One use of tags is as a tool to add metadata to something, for example, a webpage or an instance of multimedia, such as an image. Metadata, defined as data about data, adds description to an item that is maintained separately from the item, but is linked to it. With a photograph, for example, metadata tags can identify the location where the photograph was taken, the photographer, the camera and lens used, the time of day, the identity of people and/or buildings in the photograph, etc. Metadata is also useful for locating and sorting items. A triple tag, also known as a machine tag, is a specialized type of tag that was first created in 2004 for Geolicious™ subsequently adopted by Mappr™ and GeoBloggers™, and was dubbed machine tag in January of 2007 when it was officially adopted by Flickr®.

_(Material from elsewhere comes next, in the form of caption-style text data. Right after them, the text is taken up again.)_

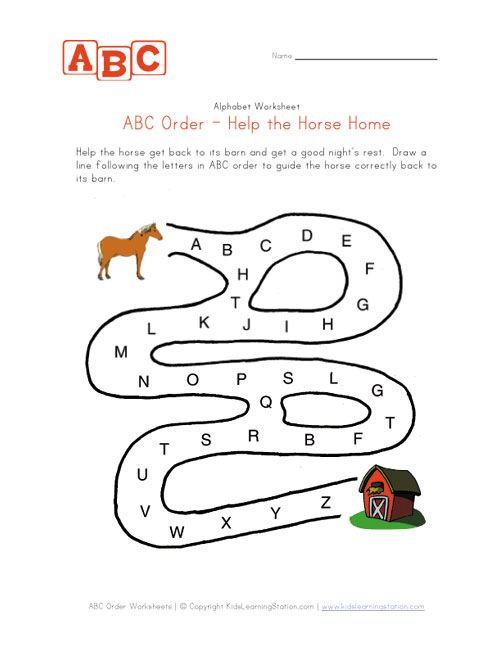Number Names Worksheets maze for kindergarten Free Printable – Kindergarten Maze Worksheets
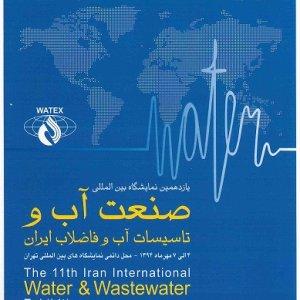 16 Nations at Iran Watex 2015
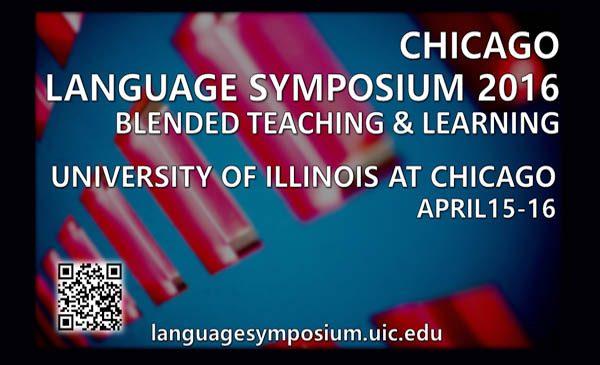 2016 chicago language symposium flyer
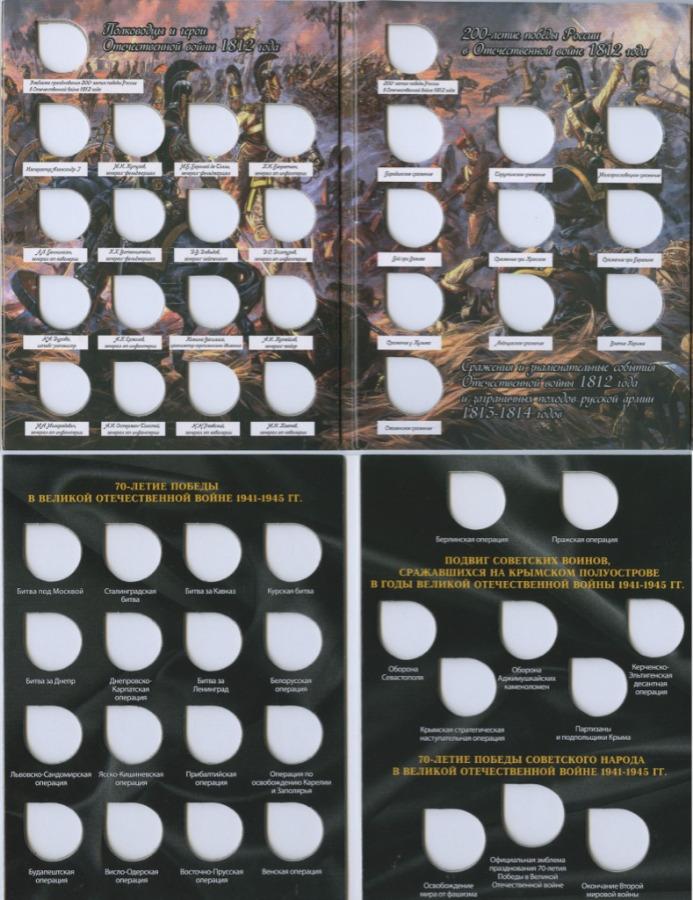 Набор альбомов для монет «70-летие Победы вВеликой Отечественной войне 1941-1945», «200-летие Победы России вОтечественной войне 1812 года» (Россия)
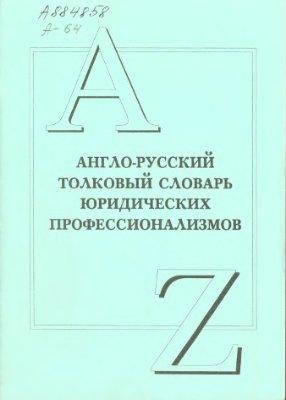 Кузнецова Ю.А. Англо-русский толковый словарь юридических профессионализмов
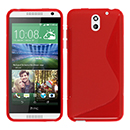 Coque HTC Desire 610 S-Line Silicone Gel Housse - Rouge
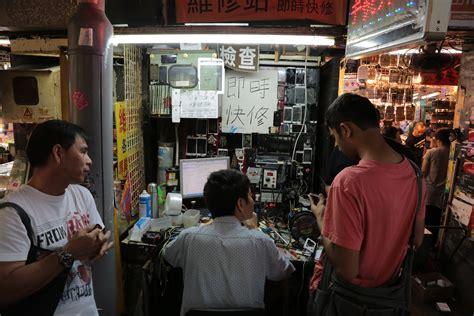 capacitors hong kong file sidewalk electronics repair in hong kong jpg wikimedia commons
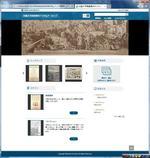 貴重資料デジタルアーカイブ公開開始 近畿大学所蔵の貴重な資料をウェブサイト上で公開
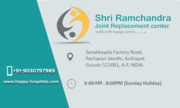 Shri Rama Chandra Joint Replacement Centre - Happy Hospitals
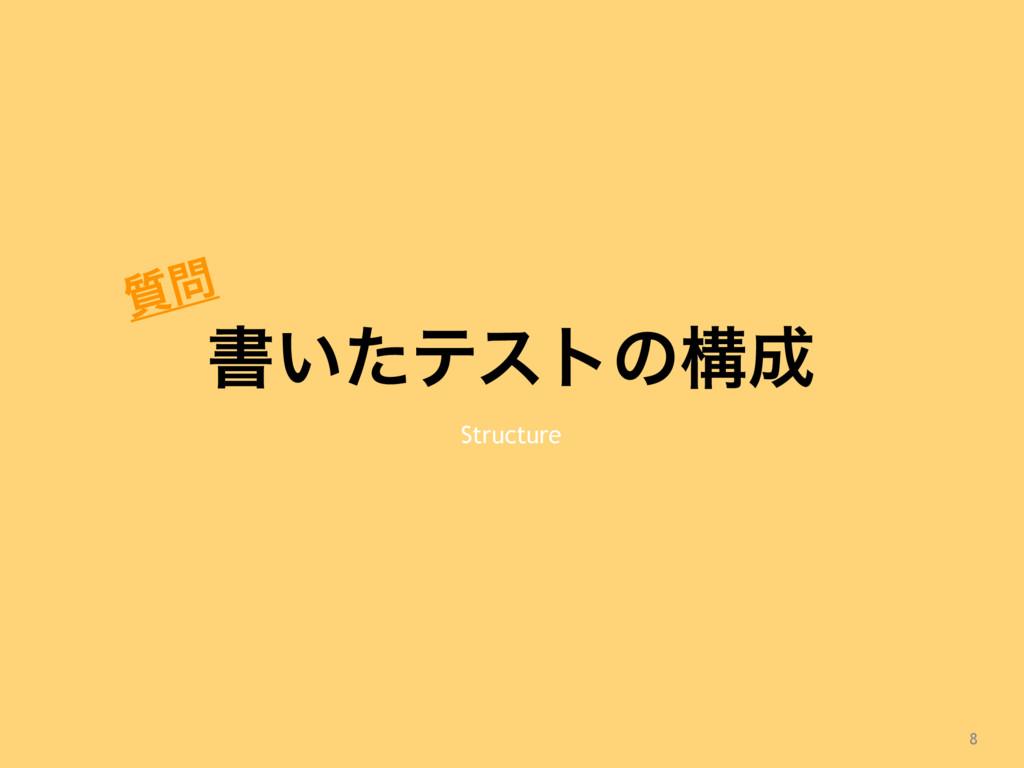 8 Structure ॻ͍ͨςετͷߏ ࣭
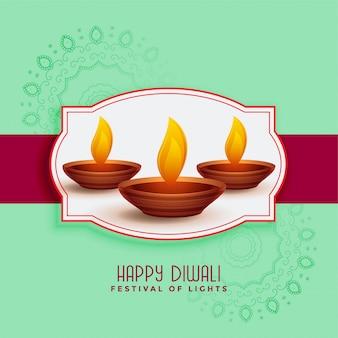 Conception de cartes de voeux du festival joyeux diwali traditionnel
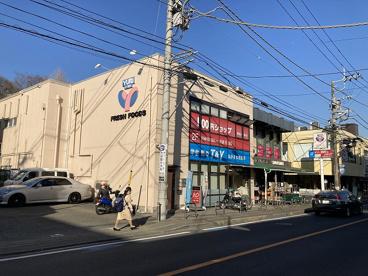 ゆりストア生田店の画像1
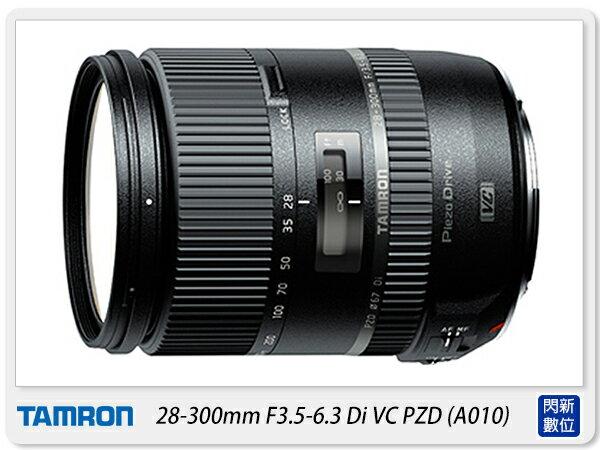 【分期0利率,免運費】Tamron 28-300mm F3.5-6.3 Di VC PZD 新版(28-300,A010,俊毅公司貨)全幅可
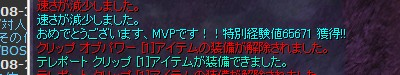 070904_asakuro_1.jpg
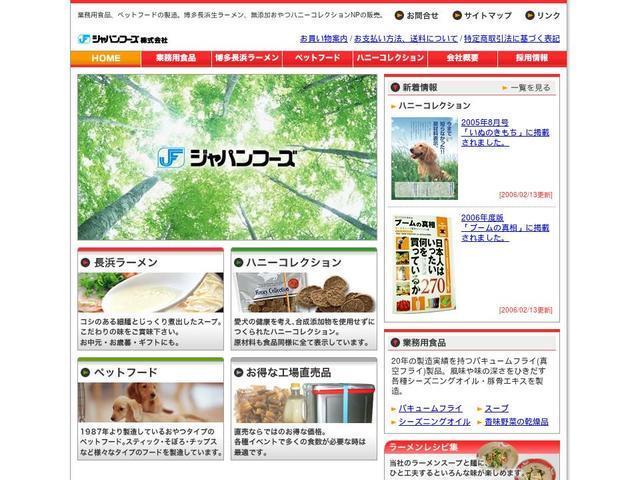 ジャパンフーズ株式会社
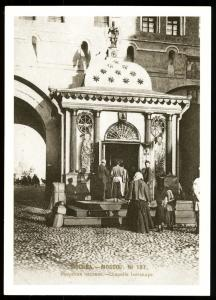 IMPERIAL RUSSIA MOSCOW Life Chapel of the Iberian Mother of God Postcard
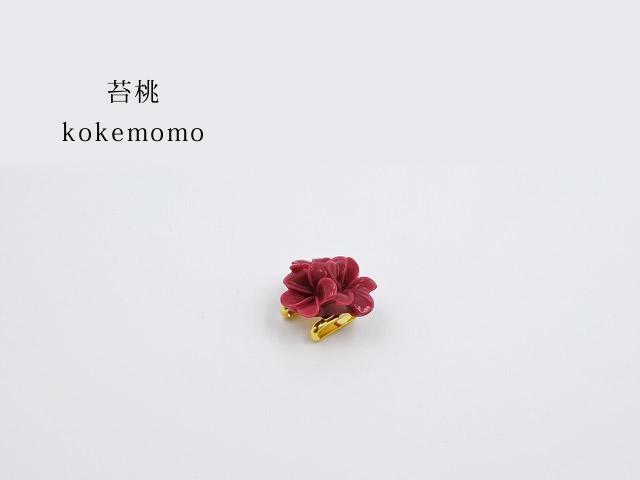 【帯留め】小花のブーケ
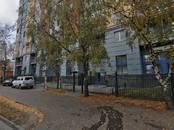 Офисы,  Москва Молодежная, цена 930 000 рублей/мес., Фото
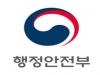 질병관리본부, '질병관리청' 승격…복지부, 복수차관제 도입
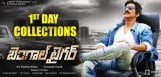 ravi-teja-bengal-tiger-first-day-collections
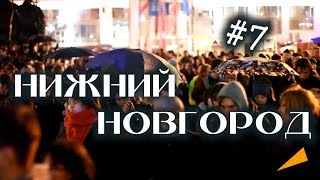 Навальный: Нижний Новгород [29.09.2017] | Тур по России / Острый Угол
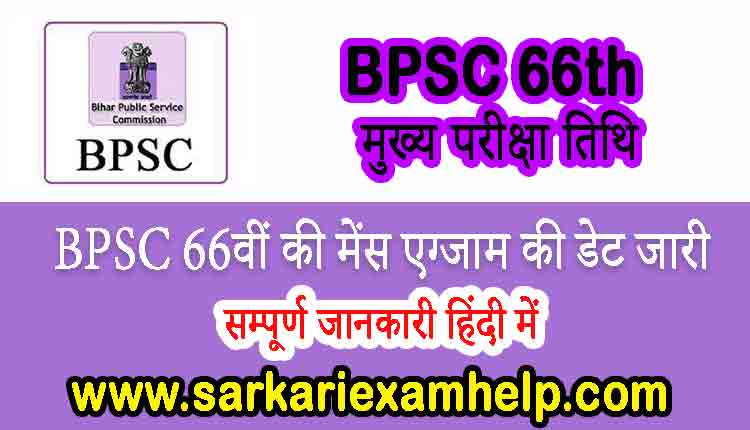 66th BPSC Combined Mains Exam Date 2021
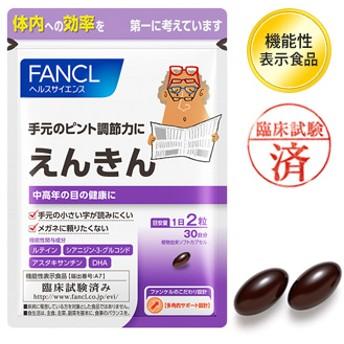 FANCL(ファンケル)公式 えんきん 約90日分(徳用3袋セット)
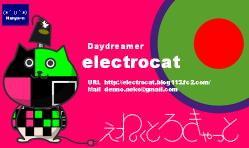 electrocat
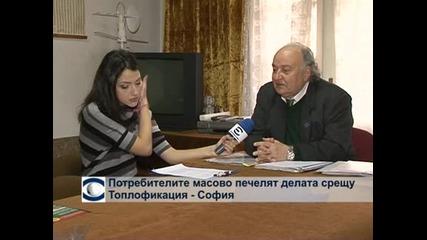 """Потребители масово печелят дела срещу """"Топлофикация - София"""""""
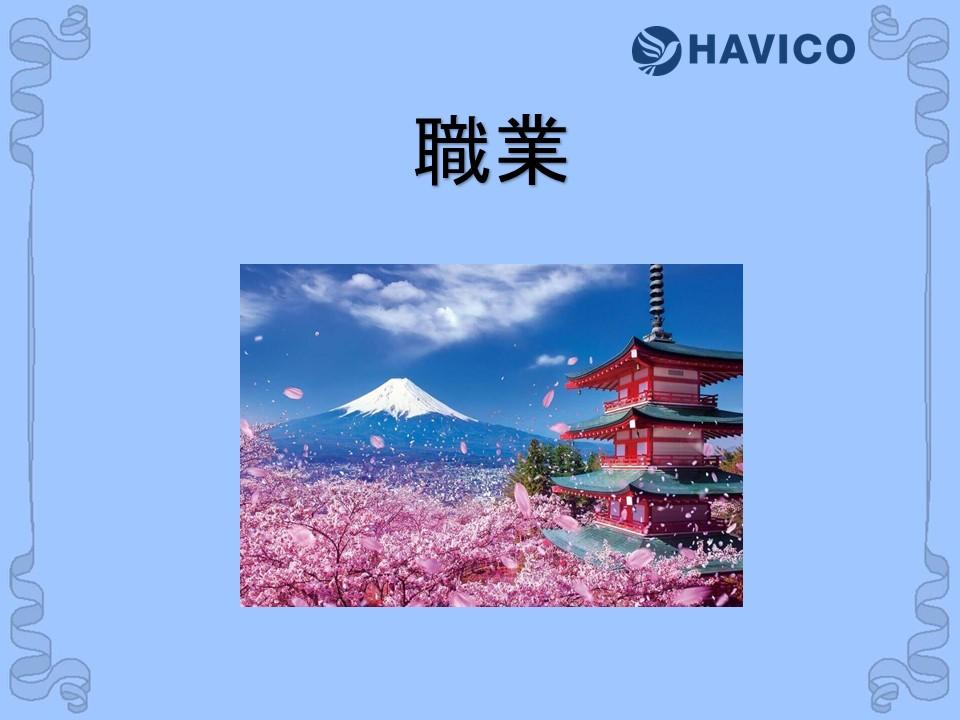 Từ vựng tiếng Nhật: Chủ đề nghề nghiệp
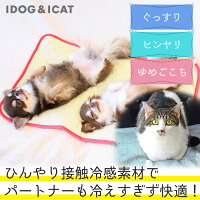 IDOG&ICATひんやりキルトマットベアーズ。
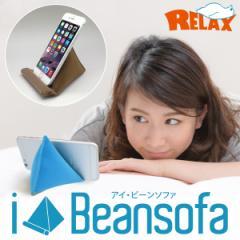 RELAX iBeansofa アイ・ビーンソファ フランネルクッションタイプ スマートフォンソファ スマホスタンド リラックス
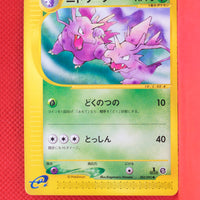 E2 002/092 1st Edition Nidorino Common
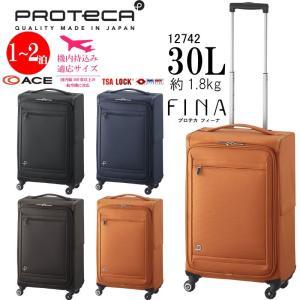 エース ProtecA プロテカ スーツケース フィーナ 12742 キャリーバッグ ソフトキャリーケース 機内持ち込み 軽量 30L 1泊/2泊 ACE PROTeCA FINA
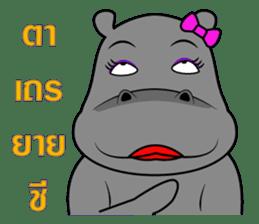 Thongyud sticker #7366114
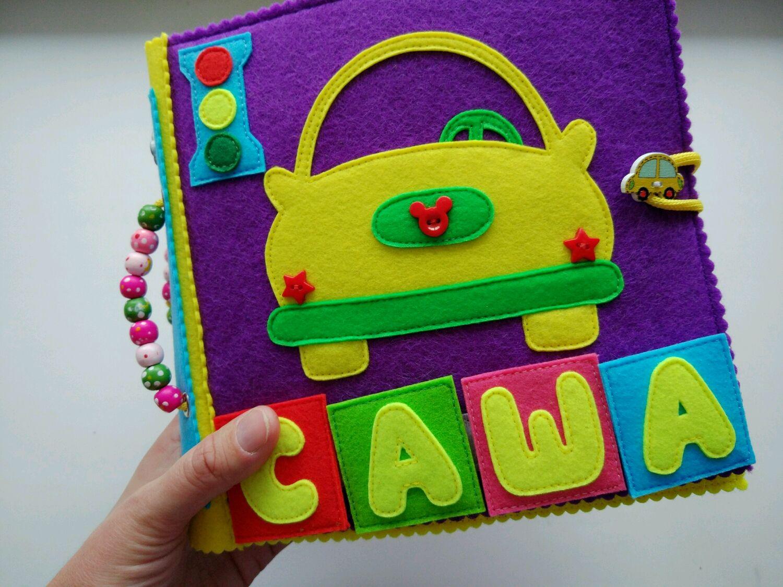 Полезная игрушка: как сшить развивающую книжку из фетра своими руками? все подробно о ее создании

A triple tag has a defined syntax and three elements, hence the name triple tag. The generic form looks like this:
Namespace:predicate=value
The namespace defines the realm of the tag. The predicate is a property of the namespace. And the value is a particular example of that property in that namespace.
One common use is to identify location, sometimes called geotagging. Geotagging looks like this, with the appropriate number substituted for the parenthesis:
geo:lat=(number)
geo:long=(number)
The number can be positive or negative, in which case a dash/minus sign precedes it.
Because the triple tag system is evolving as a folksonomy — in which individuals evolve tags as needed, as opposed to being instituted as a hierarchy, in which a standardized set of tags is set-up and shared for consistency — tags with the same meaning may use synonyms, rather than the same terms, while different taggers might also use the same term but with different meanings. The character definitions do seem to be consistent, however. The namespace and predicate, which are case-insensitive, must each begin with a letter a–z. The following characters can be a–z, 0–9, and underscores. Values are allowed to contain any value that a “plain vanilla” tag uses, but if spaces are included, the value must be wrapped in quotation marks.